Task to carry out:
Search the data for "paca". Return each matching line.

Stored entries:
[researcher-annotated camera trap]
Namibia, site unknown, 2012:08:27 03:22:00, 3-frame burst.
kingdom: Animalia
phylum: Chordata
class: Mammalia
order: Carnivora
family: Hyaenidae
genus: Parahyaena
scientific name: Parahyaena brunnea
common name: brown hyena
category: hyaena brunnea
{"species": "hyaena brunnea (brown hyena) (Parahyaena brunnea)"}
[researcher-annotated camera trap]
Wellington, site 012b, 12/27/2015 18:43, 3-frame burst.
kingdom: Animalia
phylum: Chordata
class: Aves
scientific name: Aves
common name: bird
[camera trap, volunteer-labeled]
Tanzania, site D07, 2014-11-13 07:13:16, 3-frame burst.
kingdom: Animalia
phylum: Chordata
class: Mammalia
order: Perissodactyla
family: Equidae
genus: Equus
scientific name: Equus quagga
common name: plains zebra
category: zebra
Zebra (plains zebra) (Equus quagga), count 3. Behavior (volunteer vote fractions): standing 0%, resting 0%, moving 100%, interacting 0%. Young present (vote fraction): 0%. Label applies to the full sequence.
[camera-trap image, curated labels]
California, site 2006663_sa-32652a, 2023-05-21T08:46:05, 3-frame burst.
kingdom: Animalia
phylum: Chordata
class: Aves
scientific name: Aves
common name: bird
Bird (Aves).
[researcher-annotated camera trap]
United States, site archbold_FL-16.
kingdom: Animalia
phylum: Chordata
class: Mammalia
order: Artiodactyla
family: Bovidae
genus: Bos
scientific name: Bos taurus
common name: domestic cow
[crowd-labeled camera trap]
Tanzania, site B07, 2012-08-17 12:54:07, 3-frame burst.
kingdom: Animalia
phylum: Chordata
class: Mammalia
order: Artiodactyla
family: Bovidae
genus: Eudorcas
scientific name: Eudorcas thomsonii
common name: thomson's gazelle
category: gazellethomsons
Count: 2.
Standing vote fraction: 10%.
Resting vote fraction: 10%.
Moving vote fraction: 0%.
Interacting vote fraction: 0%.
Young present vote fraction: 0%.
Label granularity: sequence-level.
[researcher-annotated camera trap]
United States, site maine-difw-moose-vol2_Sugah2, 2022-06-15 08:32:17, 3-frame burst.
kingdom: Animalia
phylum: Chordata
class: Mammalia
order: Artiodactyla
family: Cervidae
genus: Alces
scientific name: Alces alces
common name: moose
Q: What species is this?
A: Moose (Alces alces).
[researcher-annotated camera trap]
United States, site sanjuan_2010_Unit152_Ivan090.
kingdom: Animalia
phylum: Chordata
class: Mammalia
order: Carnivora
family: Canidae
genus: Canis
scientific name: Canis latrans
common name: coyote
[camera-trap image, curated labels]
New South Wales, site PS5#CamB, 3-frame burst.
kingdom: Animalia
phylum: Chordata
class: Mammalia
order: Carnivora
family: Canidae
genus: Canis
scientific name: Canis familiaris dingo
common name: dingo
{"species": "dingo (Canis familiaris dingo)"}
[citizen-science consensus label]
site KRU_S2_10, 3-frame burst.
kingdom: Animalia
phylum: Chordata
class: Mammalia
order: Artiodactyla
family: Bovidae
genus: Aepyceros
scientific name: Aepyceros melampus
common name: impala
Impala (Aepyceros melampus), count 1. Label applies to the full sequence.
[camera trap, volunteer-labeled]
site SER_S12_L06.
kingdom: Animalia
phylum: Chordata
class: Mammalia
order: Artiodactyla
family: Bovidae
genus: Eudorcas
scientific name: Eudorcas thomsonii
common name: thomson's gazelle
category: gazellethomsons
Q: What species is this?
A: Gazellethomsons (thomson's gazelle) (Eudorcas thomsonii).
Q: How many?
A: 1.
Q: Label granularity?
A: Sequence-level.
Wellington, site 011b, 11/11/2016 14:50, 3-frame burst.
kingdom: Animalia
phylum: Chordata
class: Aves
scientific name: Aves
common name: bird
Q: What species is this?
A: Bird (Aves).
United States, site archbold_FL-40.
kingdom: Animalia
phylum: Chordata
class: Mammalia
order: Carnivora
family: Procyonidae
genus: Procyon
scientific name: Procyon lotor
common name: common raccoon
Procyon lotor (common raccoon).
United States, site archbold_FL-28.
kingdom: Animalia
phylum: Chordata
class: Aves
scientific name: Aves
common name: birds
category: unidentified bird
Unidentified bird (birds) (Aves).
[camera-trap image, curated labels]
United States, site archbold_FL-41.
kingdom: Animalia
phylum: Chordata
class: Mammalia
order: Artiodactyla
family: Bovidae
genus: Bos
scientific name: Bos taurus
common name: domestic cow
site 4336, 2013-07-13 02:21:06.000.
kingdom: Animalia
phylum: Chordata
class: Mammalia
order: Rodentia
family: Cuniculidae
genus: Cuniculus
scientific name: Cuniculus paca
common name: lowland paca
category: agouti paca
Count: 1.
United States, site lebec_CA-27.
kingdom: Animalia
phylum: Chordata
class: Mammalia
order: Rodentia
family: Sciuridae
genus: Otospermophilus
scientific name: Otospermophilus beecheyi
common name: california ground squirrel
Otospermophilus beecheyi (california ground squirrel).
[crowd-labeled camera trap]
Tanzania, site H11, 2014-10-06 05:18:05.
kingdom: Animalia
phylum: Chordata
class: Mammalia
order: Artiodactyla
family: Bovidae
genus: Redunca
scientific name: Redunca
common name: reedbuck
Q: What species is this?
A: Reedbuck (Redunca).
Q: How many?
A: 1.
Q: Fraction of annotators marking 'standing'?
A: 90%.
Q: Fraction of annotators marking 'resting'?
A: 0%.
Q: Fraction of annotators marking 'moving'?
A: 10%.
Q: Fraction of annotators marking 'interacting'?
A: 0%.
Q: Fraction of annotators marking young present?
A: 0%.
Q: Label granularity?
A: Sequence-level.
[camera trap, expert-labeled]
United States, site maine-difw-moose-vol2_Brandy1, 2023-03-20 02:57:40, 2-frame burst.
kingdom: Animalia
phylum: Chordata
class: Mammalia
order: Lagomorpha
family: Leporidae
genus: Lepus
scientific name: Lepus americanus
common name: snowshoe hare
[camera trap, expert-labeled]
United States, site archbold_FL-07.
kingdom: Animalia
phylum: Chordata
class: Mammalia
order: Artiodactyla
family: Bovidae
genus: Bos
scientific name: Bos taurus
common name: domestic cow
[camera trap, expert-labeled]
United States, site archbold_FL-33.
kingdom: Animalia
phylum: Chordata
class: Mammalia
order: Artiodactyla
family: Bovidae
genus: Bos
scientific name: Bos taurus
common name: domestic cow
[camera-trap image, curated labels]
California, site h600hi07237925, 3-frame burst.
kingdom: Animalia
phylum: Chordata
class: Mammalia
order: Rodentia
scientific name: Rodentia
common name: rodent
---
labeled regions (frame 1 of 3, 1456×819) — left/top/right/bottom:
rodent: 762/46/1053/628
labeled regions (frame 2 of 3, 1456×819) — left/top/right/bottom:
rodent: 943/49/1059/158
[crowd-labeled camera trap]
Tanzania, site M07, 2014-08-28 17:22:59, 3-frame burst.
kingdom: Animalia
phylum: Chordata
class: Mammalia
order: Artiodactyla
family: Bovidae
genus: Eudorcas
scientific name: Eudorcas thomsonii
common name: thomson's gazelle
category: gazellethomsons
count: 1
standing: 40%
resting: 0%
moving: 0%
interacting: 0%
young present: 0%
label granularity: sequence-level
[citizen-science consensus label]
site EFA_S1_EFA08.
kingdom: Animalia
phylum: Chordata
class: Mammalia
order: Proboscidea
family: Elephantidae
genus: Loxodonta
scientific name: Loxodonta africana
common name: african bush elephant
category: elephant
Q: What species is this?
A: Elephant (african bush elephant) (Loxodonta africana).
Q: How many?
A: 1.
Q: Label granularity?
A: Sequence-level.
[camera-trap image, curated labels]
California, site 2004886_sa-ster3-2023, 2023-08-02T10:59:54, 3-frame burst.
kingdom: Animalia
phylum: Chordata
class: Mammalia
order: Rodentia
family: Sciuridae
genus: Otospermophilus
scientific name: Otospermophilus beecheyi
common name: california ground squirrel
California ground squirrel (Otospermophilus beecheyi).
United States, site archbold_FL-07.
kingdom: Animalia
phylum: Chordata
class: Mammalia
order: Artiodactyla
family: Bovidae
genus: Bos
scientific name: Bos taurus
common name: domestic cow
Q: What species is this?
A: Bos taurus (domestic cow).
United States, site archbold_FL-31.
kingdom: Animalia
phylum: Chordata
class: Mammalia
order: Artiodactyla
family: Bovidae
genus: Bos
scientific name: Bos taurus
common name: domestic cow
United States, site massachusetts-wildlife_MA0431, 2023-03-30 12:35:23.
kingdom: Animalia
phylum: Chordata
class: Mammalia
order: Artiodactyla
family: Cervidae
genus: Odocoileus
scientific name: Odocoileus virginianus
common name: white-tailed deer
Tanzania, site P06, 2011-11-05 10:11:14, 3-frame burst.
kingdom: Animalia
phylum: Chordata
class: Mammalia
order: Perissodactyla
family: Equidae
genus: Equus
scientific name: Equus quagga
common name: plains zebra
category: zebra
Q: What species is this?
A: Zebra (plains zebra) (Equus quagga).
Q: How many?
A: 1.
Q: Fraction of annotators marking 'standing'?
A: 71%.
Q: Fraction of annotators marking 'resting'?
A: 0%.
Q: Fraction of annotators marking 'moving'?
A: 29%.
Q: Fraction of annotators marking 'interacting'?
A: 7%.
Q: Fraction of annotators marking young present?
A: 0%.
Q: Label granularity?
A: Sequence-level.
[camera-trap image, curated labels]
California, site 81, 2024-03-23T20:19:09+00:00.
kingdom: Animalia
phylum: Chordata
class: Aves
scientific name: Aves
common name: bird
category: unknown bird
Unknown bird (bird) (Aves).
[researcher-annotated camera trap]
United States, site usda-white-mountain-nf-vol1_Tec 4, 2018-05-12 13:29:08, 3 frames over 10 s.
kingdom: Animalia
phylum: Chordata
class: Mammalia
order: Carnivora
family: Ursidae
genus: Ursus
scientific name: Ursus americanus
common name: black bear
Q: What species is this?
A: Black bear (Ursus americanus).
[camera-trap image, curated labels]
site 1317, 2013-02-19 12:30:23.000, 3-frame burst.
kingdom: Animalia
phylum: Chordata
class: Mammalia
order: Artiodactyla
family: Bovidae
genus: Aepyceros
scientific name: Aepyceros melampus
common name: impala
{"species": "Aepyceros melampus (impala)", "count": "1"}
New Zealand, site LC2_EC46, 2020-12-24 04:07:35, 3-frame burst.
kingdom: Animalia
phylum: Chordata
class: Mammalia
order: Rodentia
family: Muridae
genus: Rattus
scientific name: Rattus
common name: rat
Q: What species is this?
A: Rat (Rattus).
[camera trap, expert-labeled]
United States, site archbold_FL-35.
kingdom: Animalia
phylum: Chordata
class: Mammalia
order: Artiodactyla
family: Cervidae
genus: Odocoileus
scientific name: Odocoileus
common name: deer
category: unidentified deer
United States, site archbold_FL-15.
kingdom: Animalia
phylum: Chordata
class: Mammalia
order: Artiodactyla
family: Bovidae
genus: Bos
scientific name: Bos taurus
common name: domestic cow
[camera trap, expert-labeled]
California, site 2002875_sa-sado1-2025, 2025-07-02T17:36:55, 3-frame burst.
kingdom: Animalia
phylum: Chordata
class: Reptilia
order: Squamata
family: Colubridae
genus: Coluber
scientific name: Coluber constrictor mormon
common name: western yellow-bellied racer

Task answer:
scientific name: Cuniculus paca
common name: lowland paca
category: agouti paca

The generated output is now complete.